Un jour quelques copains de conscription – c’est-à-dire ceux qui avaient passé les trois jours qui décidaient s’ils étaient aptes à partir ou non à l’armée, après la beuverie qui suivait le conseil de révision – firent les malins. Ils collectèrent alors toutes les tinettes qui attendaient leur propriétaire sur le pas des portes et les déchargèrent en vrac sur la place Jourdan !
Seulement, il faut savoir qu’il n’y avait à Miramas que deux points de vente de ces fameux pots de chambre : aussi n’y avait-il que deux modèles différents ! Les plus futés récupérèrent des tinettes « neuves » ou tout comme, tandis que les autres se retrouvaient avec de vieux machins.

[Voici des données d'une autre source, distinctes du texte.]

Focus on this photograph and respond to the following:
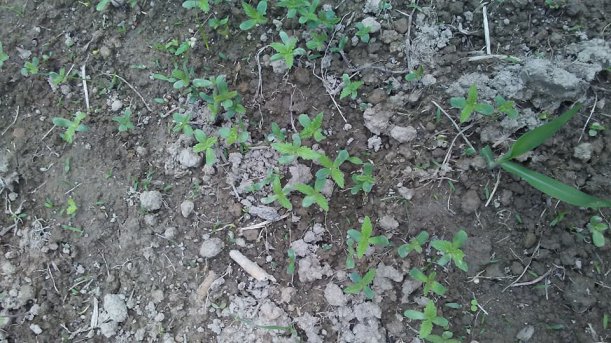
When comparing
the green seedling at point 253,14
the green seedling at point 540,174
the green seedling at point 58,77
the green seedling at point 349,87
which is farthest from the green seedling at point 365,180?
the green seedling at point 58,77

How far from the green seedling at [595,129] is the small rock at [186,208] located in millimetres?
1611

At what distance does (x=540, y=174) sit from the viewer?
6.17 ft

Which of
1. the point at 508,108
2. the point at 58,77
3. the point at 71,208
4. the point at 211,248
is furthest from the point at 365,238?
the point at 58,77

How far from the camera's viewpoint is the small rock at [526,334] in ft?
6.10

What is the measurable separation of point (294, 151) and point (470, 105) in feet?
2.32

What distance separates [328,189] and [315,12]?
2.62 feet

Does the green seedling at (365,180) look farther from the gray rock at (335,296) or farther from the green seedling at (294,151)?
the gray rock at (335,296)

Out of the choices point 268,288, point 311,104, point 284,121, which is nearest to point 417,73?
point 311,104

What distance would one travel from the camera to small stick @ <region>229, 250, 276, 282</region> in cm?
204

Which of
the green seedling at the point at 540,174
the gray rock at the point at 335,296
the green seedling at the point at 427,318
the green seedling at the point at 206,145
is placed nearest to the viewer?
the green seedling at the point at 540,174

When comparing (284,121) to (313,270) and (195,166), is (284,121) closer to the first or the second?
(195,166)

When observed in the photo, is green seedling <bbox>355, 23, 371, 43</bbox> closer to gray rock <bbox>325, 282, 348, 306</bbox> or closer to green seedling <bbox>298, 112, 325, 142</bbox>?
green seedling <bbox>298, 112, 325, 142</bbox>

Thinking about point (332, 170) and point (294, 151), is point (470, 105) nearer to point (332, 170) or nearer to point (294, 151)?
point (332, 170)

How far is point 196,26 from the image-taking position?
2359 millimetres
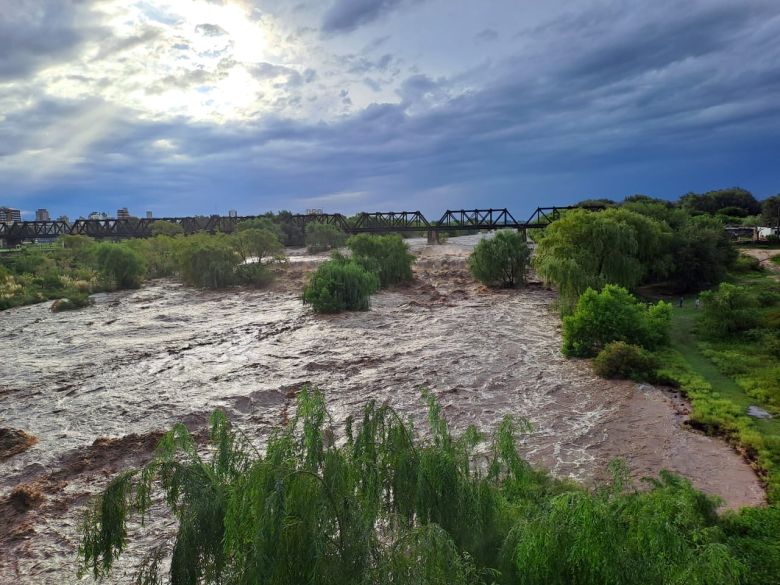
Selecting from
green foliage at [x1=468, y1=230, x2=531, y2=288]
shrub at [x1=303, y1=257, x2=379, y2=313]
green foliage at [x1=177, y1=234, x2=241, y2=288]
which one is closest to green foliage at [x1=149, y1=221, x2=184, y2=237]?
green foliage at [x1=177, y1=234, x2=241, y2=288]

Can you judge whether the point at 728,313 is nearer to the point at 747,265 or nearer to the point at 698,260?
the point at 698,260

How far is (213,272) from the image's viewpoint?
44688 millimetres

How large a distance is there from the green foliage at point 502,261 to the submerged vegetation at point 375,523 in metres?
33.5

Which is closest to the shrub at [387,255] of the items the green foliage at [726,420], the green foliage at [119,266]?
the green foliage at [119,266]

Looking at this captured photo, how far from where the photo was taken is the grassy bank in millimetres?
13219

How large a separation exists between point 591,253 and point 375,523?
29450 mm

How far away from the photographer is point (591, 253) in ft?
105

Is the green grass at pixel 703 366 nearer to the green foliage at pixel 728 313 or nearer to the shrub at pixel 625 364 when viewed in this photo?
the green foliage at pixel 728 313

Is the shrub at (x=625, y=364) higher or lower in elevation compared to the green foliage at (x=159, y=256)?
lower

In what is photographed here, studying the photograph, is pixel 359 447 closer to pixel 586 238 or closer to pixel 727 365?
pixel 727 365

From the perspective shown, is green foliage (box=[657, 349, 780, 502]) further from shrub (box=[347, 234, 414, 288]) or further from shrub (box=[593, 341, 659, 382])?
shrub (box=[347, 234, 414, 288])

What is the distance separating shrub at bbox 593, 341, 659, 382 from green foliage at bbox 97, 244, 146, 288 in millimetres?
40270

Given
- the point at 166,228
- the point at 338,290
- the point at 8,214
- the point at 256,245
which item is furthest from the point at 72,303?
the point at 8,214

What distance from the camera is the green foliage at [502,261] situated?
39.6 m
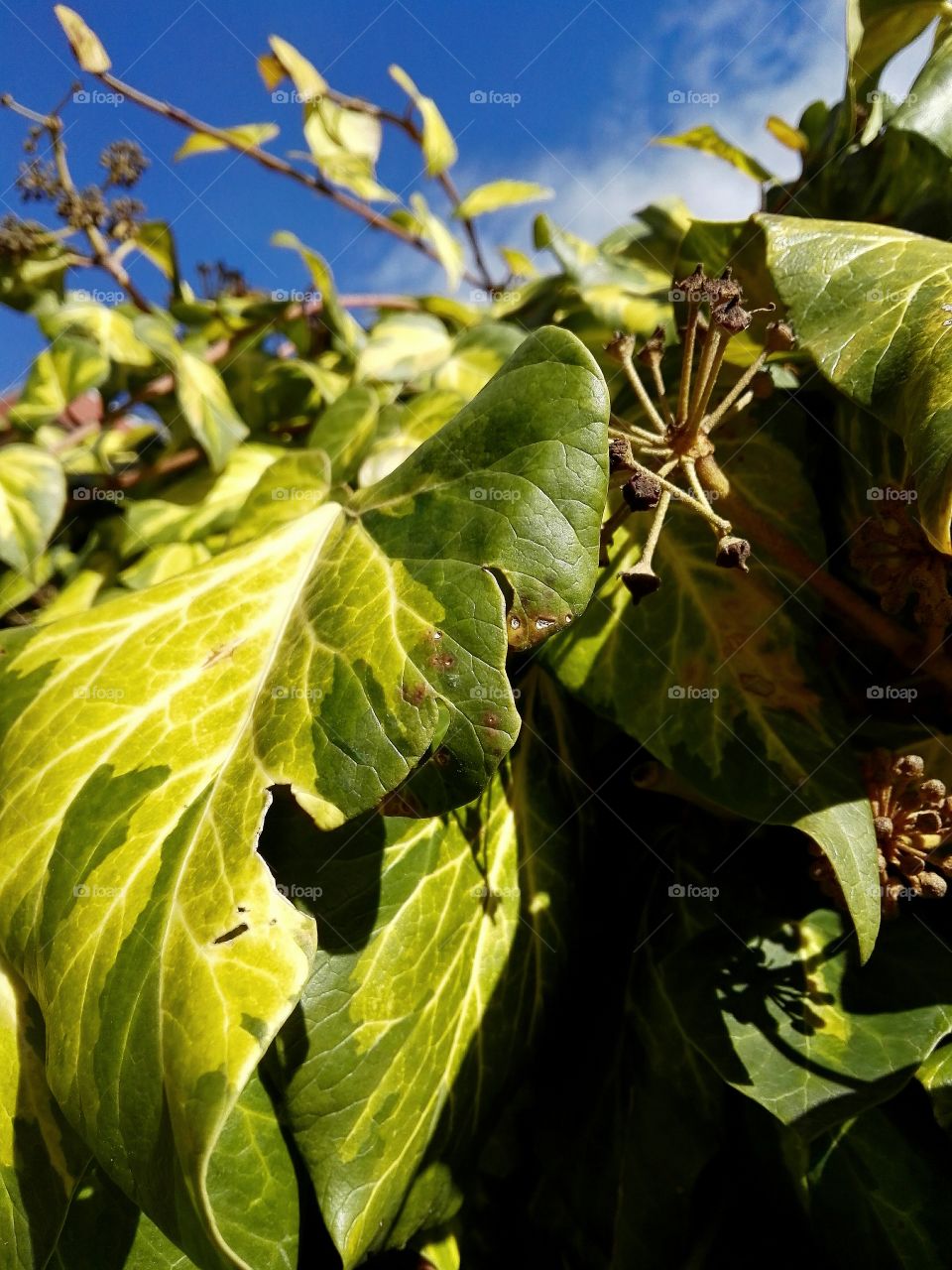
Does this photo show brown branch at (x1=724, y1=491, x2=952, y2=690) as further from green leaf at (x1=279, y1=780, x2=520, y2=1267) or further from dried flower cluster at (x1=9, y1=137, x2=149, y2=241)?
dried flower cluster at (x1=9, y1=137, x2=149, y2=241)

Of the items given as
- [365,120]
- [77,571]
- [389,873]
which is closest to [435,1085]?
[389,873]

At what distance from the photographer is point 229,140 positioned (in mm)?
1049

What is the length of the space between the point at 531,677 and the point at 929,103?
0.42m

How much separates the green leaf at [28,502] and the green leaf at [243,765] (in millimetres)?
401

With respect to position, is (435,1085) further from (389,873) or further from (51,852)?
(51,852)

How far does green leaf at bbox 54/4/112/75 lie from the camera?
97 cm

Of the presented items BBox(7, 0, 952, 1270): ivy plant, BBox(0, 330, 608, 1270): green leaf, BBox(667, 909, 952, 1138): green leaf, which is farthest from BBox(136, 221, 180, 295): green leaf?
BBox(667, 909, 952, 1138): green leaf

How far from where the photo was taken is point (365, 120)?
3.66 feet

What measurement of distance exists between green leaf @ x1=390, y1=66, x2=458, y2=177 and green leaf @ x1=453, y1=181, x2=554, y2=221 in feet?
0.18

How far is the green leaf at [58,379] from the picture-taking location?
972 millimetres

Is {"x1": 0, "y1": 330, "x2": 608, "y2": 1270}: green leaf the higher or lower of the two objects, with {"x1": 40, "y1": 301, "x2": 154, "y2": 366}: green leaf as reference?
lower

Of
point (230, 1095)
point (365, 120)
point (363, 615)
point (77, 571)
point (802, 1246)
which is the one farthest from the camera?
point (365, 120)

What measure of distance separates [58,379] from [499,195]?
542 mm

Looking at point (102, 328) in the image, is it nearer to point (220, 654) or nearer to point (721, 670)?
point (220, 654)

Quand j’ai raconté mon histoire à une amie, elle a ajouté de l’eau au moulin en terminant le récit ainsi : « Ma voisine Marie était sortie dare-dare pour récupérer son bien, en affirmant : “Vous verrez ! Vous verrez ! Je le ramènerai ! Je le reconnaîtrai ! Elle a un morceau d’émail qui manque juste au bord !” »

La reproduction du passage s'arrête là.